THE DATA: Begin
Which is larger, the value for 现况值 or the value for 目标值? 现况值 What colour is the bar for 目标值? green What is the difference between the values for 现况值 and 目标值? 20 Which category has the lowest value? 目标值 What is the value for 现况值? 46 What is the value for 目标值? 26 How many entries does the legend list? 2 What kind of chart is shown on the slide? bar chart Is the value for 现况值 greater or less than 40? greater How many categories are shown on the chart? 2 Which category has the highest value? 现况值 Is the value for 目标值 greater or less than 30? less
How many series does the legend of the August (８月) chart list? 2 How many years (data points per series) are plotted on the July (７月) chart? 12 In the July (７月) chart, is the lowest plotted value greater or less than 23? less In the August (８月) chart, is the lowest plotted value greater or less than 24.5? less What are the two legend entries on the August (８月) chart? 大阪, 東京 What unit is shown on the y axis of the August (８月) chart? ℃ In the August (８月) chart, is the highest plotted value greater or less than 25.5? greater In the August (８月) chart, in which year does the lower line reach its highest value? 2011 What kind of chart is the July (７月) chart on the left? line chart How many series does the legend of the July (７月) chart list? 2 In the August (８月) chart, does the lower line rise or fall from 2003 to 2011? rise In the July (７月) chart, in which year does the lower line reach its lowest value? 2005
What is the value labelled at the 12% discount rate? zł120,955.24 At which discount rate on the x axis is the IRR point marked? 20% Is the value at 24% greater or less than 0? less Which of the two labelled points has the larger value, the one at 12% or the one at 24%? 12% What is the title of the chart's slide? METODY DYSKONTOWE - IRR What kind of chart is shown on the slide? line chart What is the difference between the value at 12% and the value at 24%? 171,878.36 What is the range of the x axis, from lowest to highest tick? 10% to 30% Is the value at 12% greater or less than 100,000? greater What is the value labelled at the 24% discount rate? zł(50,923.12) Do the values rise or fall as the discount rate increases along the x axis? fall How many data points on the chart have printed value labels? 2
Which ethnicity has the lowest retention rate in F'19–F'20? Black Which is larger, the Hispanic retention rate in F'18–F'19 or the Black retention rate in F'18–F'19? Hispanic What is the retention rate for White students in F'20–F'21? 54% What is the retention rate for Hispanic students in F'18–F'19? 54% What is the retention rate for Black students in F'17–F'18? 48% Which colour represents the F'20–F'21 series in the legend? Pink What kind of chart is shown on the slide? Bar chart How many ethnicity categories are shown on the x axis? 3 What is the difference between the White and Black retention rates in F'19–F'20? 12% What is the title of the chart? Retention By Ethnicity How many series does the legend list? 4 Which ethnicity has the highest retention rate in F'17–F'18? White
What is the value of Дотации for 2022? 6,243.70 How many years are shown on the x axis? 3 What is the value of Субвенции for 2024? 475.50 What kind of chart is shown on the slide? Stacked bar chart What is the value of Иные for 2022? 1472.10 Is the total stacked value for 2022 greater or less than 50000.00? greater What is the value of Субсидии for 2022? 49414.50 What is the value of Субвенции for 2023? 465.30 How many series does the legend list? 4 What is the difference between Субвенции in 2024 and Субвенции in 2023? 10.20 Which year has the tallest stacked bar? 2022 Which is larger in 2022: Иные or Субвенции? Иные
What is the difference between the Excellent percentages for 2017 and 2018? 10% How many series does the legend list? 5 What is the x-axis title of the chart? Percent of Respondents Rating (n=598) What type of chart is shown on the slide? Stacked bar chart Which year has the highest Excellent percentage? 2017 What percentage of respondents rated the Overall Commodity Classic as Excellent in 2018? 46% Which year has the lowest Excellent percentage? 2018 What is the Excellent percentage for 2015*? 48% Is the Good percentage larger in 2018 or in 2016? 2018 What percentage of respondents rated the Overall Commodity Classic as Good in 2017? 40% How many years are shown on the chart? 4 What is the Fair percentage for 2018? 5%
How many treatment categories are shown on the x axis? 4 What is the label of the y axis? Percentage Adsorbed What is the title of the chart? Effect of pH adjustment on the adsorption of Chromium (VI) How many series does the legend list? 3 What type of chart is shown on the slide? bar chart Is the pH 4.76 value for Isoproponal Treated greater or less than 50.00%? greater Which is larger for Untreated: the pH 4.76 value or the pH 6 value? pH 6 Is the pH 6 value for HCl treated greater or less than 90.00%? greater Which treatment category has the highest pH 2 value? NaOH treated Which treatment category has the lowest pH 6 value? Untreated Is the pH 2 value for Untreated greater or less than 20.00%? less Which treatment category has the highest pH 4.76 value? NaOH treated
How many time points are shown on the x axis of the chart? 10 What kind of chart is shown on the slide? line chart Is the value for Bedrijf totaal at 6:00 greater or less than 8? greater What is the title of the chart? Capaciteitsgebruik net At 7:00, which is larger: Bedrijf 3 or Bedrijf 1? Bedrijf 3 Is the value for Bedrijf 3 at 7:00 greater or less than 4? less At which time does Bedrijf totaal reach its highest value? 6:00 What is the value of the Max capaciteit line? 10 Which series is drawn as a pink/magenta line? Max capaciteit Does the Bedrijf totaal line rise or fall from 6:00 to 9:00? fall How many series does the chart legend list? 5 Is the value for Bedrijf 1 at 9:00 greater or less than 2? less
THE DATA: End
WHAT IS REQUIRED: Can you reproduce, word for word, the rows from the very first one through the row containing "How many series does the legend of the August", both included?

ANSWER TO THIS TASK:
Which is larger, the value for 现况值 or the value for 目标值? 现况值 What colour is the bar for 目标值? green What is the difference between the values for 现况值 and 目标值? 20 Which category has the lowest value? 目标值 What is the value for 现况值? 46 What is the value for 目标值? 26 How many entries does the legend list? 2 What kind of chart is shown on the slide? bar chart Is the value for 现况值 greater or less than 40? greater How many categories are shown on the chart? 2 Which category has the highest value? 现况值 Is the value for 目标值 greater or less than 30? less
How many series does the legend of the August (８月) chart list? 2 How many years (data points per series) are plotted on the July (７月) chart? 12 In the July (７月) chart, is the lowest plotted value greater or less than 23? less In the August (８月) chart, is the lowest plotted value greater or less than 24.5? less What are the two legend entries on the August (８月) chart? 大阪, 東京 What unit is shown on the y axis of the August (８月) chart? ℃ In the August (８月) chart, is the highest plotted value greater or less than 25.5? greater In the August (８月) chart, in which year does the lower line reach its highest value? 2011 What kind of chart is the July (７月) chart on the left? line chart How many series does the legend of the July (７月) chart list? 2 In the August (８月) chart, does the lower line rise or fall from 2003 to 2011? rise In the July (７月) chart, in which year does the lower line reach its lowest value? 2005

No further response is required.